Archetypes are internally hierarchical in structure; that is to say, the constraints in an archetype has an internal hierarchical compositional structure. This is because object models give rise to data that is inherently hierarchical in structure.

Principle 9 - Archetype nodes are identified by unique paths

Archetype nodes, including the root and all leaves, are identified by semantic identifiers which act as the basis for human-readable 'meanings', and for computational paths. Archetype node identifiers are defined within the archetype using coded terms. The definition of any such code acts as a standardised 'design-time meaning' of the node, e.g. "5 minute Apgar result". Any node in an archetype can be referenced by concatenating attribute names and node identifiers from the archetype root to the node, to form an archetype path.

Principle 10 - Queries are based on paths

Archetype paths form the basis of reusable semantic queries on archetyped data. Archetype paths can be used to construct queries that specify data items at a domain level, rather than being limited to the classes and attributes of the reference model as for a query in standard database theory. For example, paths from a "blood pressure measurement" archetype may identify the systolic blood pressure (baseline), systolic pressures for other time offsets, the patient position, and numerous other data items.

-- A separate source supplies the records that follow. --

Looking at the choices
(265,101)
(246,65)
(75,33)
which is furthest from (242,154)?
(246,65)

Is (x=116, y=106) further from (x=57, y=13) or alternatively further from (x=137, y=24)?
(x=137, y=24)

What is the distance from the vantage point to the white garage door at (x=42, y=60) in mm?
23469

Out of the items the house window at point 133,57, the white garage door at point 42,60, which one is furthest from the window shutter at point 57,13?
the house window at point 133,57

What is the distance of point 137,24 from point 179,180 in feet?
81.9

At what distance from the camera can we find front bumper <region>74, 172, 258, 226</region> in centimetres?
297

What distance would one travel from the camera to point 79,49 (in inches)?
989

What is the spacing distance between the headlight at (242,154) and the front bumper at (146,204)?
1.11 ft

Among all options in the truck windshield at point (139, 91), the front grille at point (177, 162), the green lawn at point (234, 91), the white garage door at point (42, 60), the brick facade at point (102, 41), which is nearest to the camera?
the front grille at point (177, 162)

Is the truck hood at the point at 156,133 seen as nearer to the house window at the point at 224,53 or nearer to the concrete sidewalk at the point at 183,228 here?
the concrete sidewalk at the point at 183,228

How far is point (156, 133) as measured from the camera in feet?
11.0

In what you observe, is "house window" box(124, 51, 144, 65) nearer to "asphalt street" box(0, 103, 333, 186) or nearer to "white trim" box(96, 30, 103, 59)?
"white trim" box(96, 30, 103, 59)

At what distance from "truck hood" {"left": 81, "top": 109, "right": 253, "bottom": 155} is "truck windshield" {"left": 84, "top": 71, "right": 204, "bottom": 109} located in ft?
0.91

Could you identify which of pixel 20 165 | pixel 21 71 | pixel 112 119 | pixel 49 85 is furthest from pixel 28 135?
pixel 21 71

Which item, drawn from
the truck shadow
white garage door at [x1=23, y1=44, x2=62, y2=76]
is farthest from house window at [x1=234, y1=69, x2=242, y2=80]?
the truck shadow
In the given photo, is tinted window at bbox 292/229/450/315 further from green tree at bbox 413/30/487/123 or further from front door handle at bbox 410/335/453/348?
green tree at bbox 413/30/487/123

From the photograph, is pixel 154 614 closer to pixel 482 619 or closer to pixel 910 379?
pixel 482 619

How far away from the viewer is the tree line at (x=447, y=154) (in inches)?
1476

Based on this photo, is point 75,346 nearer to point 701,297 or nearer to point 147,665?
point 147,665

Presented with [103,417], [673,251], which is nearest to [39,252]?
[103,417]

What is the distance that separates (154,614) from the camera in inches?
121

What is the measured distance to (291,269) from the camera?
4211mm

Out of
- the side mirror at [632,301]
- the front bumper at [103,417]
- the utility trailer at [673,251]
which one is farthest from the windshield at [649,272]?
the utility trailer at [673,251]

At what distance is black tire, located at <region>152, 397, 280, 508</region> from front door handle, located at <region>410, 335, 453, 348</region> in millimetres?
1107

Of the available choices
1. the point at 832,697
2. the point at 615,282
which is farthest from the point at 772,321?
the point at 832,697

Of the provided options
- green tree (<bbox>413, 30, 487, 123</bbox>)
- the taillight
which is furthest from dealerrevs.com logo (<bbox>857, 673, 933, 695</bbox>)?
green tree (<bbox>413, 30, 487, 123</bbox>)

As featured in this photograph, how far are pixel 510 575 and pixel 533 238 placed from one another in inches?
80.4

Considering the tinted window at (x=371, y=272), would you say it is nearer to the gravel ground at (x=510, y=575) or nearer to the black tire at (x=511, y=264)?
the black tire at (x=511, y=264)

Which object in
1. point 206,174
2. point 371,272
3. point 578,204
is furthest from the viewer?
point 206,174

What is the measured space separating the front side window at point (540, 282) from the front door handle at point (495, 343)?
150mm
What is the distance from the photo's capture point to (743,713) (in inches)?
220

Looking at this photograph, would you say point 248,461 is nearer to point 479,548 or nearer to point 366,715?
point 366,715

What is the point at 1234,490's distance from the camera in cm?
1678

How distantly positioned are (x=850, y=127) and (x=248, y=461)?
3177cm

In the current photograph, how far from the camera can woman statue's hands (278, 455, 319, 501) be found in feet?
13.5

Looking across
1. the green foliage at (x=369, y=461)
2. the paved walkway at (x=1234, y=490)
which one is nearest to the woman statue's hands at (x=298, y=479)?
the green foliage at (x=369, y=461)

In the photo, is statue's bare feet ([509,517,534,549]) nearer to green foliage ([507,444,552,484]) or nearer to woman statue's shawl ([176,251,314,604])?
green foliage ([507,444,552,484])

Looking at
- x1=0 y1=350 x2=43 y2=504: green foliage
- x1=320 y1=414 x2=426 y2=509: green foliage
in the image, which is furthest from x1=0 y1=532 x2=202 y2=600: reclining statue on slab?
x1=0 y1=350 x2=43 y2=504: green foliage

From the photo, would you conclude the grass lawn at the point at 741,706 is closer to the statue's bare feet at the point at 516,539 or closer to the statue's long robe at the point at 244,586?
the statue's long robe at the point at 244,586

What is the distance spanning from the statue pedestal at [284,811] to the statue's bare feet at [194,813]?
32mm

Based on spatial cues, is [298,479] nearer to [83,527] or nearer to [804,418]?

Principle 11 - Data elements can be uniquely identified via archetypes

Data generated from an archetype will have a compositional structure, in which nodes must be uniquely named, in order to be able to refer to them. Since an archetype acts as a kind of 'template', there can be repetitions of archetype structures in real data. Each node therefore needs a unique runtime name in order to be uniquely identified within the data. The archetype can be used to constrain this unique name.

Principle 12 - No language primacy

Archetypes have no language primacy: they are completely translatable artefacts. An archetype can be developed in any language, and have translations in other languages added a posteriori.

Principle 13 - Terminology neutrality

Archetypes are neutral with respect to terminologies. Archetypes are able to be developed with or without reference to external terminologies. Multiple external terminologies can be bound to an archetype; the definition of terms in an archetype is not predicated on the existence or use of any particular terminology.

Principle 14 - Backwards compatible evolution

There is a means of evolving existing archetypes to accommodate changing requirements, without invalidating data created with earlier versions. Since archetypes are used to create data, changes to archetypes must be regarded as creating a new archetype; i.e. the identifier of an archetype must incorporate its version. The only types of change to archetypes that can be made without changing the version are those which do not invalidate previously created data. Formally, such changes must not 'narrow' constraints expressed in the existing version.